Lord, I don’t know what direction the tugging You are doing deep within me is supposed to lead me. I do ask that You would continue preparing me for whatever it is that You would have me do. If there are amends You would have me make, I ask that You would lay the groundwork. You know that I tend to jump headlong into things I think might be from You only to find out later that I was acting on pure emotion.

Lord, I look at the retelling of the events of these two men, both of whom were overcome with emotion and retreated to their rooms to cry. I am grateful that You saw fit to include times of sorrow in Your Word, as well as times of joy. The contrasts between mourning and celebrating remind us of the importance of repentance, forgiveness and reconciliation. Lord, thank You for loving us so much that You would show us not only the successes but the foibles of those who have gone before us.

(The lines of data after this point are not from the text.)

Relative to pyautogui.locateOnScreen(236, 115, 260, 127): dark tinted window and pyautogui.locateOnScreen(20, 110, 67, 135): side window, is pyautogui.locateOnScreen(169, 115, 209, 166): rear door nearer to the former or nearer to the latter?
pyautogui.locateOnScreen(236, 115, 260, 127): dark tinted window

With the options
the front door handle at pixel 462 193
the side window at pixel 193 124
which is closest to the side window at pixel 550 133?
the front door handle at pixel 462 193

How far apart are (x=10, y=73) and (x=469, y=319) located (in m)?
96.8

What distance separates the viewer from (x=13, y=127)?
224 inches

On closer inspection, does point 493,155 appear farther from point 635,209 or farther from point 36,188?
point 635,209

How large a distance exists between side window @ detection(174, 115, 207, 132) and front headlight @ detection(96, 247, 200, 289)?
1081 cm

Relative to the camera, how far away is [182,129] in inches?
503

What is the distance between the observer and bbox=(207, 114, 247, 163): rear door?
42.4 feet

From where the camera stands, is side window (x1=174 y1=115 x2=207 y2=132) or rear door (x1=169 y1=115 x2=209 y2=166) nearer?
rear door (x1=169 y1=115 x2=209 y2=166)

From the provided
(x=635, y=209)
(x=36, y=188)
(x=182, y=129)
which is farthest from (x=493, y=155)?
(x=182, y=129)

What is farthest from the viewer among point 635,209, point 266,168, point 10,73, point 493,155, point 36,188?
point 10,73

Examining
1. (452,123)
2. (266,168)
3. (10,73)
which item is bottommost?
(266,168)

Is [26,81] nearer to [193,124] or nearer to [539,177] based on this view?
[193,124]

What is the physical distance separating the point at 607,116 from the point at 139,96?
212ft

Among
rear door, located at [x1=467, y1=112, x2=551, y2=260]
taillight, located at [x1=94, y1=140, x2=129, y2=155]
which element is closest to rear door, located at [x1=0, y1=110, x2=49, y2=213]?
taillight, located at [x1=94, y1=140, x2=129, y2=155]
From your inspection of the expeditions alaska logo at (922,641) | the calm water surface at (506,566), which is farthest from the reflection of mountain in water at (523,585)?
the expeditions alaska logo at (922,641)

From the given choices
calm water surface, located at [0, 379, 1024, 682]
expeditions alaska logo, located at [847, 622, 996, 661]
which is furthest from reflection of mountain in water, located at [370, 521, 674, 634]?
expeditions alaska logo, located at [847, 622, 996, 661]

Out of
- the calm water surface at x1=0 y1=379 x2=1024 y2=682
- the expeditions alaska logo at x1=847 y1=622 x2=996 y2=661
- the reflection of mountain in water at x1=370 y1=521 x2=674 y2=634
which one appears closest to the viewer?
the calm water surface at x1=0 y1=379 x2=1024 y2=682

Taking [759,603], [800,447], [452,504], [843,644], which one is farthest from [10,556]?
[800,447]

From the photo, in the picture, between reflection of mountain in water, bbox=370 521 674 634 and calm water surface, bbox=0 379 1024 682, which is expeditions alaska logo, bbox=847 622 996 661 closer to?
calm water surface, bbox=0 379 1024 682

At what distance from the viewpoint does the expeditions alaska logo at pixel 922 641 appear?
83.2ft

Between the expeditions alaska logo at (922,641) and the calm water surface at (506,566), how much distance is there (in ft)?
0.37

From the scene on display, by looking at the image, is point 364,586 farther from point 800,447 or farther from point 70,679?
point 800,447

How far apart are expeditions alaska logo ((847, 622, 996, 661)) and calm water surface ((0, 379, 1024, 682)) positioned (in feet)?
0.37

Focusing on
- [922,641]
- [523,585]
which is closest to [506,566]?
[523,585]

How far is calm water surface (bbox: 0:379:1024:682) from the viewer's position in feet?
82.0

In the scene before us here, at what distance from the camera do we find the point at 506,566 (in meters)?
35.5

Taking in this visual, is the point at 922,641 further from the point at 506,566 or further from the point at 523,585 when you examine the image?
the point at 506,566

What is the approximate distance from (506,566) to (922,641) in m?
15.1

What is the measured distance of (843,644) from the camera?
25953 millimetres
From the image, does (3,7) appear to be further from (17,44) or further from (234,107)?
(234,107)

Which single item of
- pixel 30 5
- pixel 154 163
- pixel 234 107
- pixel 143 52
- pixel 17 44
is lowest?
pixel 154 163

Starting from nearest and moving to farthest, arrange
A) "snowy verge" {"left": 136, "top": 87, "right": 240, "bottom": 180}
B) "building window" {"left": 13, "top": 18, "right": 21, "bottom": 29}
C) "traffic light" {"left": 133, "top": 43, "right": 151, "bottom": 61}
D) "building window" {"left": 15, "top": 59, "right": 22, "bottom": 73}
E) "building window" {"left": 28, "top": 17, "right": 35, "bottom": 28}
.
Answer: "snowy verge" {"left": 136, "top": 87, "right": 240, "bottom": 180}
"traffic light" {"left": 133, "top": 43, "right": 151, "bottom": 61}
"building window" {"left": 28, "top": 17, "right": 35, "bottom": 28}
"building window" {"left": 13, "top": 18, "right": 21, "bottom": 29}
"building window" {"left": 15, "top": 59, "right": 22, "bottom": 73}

I look to You Dearest Lord to overcome my emotions with Your goodness, mercy and grace. As I ease back into this time of being home, I ask You to hold me close as You prepare me for the even bigger changes that are to come.

I love You so much Dear Lord and I long to walk with You along this path of cavernous emotion, undeterred by the momentary lapses of profoundly deep, unexpected tears. You are good Lord. You are holy and I am willing to go unquestioningly with You into this present time of being completely overcome with emotion.

Thank You for being everything You are and creating all that You did. I love You. Amen.